## begin

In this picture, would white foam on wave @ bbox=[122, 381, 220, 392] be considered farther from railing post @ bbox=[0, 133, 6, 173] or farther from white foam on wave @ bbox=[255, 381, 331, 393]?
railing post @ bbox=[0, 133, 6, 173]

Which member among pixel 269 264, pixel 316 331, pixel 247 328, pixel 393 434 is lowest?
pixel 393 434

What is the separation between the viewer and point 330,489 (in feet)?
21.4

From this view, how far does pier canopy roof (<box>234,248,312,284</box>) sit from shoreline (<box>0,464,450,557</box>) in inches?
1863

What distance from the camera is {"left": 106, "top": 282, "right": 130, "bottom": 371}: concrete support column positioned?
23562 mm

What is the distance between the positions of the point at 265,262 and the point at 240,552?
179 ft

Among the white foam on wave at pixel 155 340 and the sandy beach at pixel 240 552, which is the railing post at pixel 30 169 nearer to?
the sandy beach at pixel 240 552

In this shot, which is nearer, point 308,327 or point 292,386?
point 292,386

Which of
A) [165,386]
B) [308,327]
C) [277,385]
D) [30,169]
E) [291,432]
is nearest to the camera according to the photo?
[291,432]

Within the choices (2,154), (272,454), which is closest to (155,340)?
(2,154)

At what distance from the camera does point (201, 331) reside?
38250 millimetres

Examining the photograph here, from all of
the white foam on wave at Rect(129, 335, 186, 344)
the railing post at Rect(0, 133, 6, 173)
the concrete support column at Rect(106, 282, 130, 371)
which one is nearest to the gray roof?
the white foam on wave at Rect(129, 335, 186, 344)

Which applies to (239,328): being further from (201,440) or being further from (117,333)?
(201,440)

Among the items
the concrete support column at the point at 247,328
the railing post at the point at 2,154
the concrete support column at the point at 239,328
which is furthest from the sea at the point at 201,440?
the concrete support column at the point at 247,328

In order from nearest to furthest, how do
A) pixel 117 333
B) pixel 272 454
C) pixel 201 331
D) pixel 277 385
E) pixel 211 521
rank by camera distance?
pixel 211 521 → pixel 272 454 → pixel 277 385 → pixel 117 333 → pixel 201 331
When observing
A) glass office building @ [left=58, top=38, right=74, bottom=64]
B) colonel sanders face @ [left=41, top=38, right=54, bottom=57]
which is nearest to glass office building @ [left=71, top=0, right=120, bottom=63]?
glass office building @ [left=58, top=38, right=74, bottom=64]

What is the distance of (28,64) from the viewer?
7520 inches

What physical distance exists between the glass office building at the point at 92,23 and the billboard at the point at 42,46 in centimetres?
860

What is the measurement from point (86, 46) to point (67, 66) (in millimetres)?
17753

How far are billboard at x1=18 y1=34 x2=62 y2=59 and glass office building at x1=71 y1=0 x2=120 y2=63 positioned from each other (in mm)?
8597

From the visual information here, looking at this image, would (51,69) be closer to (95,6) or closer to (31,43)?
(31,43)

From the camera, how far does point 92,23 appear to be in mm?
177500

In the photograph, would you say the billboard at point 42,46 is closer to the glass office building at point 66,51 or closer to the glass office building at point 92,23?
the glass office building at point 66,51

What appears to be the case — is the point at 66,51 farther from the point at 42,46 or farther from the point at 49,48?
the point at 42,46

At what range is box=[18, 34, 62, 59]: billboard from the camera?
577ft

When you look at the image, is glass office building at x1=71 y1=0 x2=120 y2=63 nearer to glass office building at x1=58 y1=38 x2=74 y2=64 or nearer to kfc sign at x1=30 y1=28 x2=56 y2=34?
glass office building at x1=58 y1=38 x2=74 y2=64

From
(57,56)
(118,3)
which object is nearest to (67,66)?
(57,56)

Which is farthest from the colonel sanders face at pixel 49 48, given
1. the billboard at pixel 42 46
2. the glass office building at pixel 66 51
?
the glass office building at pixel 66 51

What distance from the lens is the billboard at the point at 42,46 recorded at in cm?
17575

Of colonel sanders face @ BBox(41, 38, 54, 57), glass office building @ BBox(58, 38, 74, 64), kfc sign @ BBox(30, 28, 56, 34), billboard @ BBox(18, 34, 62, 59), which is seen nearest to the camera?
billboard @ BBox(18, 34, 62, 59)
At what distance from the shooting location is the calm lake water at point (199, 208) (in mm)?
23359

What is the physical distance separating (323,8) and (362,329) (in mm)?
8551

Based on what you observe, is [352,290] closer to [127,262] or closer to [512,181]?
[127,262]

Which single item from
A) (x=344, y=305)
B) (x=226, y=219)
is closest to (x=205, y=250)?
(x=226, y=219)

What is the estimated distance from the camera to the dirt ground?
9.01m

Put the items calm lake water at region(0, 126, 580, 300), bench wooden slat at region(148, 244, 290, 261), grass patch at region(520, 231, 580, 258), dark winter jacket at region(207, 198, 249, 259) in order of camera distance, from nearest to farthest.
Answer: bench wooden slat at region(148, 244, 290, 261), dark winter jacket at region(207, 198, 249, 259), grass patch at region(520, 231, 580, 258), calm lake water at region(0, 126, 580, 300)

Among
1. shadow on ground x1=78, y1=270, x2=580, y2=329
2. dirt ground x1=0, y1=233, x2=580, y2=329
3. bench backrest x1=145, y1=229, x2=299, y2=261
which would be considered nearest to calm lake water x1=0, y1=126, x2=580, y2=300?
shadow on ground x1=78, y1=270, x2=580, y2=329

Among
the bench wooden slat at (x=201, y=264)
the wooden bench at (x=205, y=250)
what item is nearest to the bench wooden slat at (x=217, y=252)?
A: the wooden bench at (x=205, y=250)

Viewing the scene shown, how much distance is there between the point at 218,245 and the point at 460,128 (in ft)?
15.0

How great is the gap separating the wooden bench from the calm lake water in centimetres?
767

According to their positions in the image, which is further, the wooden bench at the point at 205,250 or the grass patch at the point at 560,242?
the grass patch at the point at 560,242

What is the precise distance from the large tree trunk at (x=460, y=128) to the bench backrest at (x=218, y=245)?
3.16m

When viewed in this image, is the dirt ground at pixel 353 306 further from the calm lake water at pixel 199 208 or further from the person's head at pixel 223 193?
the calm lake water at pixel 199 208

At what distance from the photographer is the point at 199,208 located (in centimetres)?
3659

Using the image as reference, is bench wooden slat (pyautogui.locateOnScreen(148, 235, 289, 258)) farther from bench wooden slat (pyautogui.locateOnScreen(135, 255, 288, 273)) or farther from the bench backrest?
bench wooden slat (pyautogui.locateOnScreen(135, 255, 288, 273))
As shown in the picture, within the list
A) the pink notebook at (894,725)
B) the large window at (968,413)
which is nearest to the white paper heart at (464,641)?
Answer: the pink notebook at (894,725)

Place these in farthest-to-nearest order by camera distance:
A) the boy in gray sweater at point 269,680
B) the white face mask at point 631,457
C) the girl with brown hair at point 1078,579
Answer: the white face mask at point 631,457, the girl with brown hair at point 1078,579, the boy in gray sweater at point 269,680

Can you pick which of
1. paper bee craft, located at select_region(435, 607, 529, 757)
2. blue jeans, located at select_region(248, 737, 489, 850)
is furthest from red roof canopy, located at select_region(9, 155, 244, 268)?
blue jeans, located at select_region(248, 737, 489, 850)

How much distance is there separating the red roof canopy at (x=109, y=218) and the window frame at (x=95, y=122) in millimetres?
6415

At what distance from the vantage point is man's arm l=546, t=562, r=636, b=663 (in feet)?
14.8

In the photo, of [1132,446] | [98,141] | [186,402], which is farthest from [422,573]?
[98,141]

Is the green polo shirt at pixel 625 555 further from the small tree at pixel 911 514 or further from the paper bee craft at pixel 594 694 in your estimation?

## end

● **PROBLEM**
Can you lay out the part of the entries that opens with the line containing "Among the white" and closes with the line containing "38250 millimetres", both ends included, as a Markdown table with the columns Row and Line? Give each non-blank line its own numbered row and leave out the blank lines.

● **FINISHED EXERCISE**
| Row | Line |
|---|---|
| 1 | Among the white foam on wave at pixel 155 340 and the sandy beach at pixel 240 552, which is the railing post at pixel 30 169 nearer to? |
| 2 | the sandy beach at pixel 240 552 |
| 3 | In this shot, which is nearer, point 308,327 or point 292,386? |
| 4 | point 292,386 |
| 5 | Which of |
| 6 | A) [165,386] |
| 7 | B) [308,327] |
| 8 | C) [277,385] |
| 9 | D) [30,169] |
| 10 | E) [291,432] |
| 11 | is nearest to the camera according to the photo? |
| 12 | [291,432] |
| 13 | Within the choices (2,154), (272,454), which is closest to (155,340)? |
| 14 | (2,154) |
| 15 | At what distance from the camera does point (201, 331) reside? |
| 16 | 38250 millimetres |